▶ [Prompt]
Pull out each line of the data below that contains the word "closest", and copy those lines as they appear.

* START *

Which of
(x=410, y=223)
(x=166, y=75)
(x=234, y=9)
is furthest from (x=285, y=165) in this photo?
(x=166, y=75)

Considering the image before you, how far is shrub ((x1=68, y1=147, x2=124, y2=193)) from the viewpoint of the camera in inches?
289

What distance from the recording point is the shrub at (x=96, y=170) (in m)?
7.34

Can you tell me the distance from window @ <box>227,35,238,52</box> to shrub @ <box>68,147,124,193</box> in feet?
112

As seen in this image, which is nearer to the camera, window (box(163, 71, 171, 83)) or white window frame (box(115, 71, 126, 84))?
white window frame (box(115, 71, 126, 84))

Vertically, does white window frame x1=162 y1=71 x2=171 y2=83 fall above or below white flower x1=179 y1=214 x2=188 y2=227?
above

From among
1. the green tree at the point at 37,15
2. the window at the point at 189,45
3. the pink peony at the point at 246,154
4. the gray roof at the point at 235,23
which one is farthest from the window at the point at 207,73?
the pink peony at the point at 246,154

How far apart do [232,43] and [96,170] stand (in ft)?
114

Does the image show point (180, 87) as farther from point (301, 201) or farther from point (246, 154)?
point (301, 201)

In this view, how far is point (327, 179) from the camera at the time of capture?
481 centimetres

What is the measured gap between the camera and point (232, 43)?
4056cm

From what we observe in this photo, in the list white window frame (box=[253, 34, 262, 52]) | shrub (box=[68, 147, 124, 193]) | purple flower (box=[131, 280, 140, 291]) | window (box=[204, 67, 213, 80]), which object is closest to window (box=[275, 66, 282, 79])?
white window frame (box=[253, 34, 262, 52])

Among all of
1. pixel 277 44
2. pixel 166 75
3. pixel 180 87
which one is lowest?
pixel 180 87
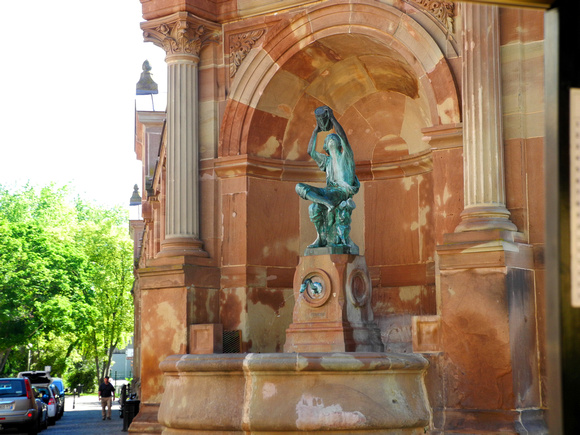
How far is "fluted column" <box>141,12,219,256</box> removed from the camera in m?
15.9

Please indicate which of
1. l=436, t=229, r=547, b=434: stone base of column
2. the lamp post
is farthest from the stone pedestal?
the lamp post

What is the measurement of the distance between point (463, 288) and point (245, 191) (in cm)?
508

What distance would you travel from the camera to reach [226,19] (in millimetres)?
16422

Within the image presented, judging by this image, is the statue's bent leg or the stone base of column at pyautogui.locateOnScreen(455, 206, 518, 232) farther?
the statue's bent leg

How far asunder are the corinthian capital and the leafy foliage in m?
22.5

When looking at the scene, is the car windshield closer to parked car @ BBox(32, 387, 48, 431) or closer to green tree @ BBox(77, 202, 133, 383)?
parked car @ BBox(32, 387, 48, 431)

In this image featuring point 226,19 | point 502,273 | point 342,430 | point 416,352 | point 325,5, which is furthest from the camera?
point 226,19

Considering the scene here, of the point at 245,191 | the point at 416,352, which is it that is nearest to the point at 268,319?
the point at 245,191

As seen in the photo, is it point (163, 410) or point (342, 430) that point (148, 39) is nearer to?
point (163, 410)

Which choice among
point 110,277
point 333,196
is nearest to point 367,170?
point 333,196

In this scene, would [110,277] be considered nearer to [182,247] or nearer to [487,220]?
[182,247]

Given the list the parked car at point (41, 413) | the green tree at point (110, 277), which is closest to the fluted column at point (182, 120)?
the parked car at point (41, 413)

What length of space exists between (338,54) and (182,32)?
2.82m

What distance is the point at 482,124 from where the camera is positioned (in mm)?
12859
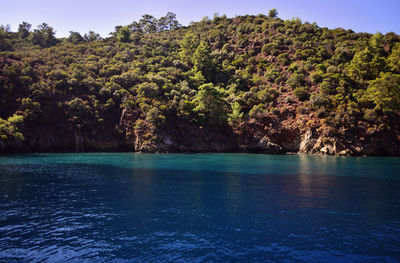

* END *

▶ [Complete output]
From what we observe in this photo, in the list white window frame (box=[253, 34, 262, 52]) | shrub (box=[68, 147, 124, 193]) | purple flower (box=[131, 280, 140, 291]) | window (box=[204, 67, 213, 80]), which object is closest to window (box=[275, 66, 282, 79])?
Given the list the parked car at point (41, 413) | the green tree at point (110, 277), which is closest to the fluted column at point (182, 120)?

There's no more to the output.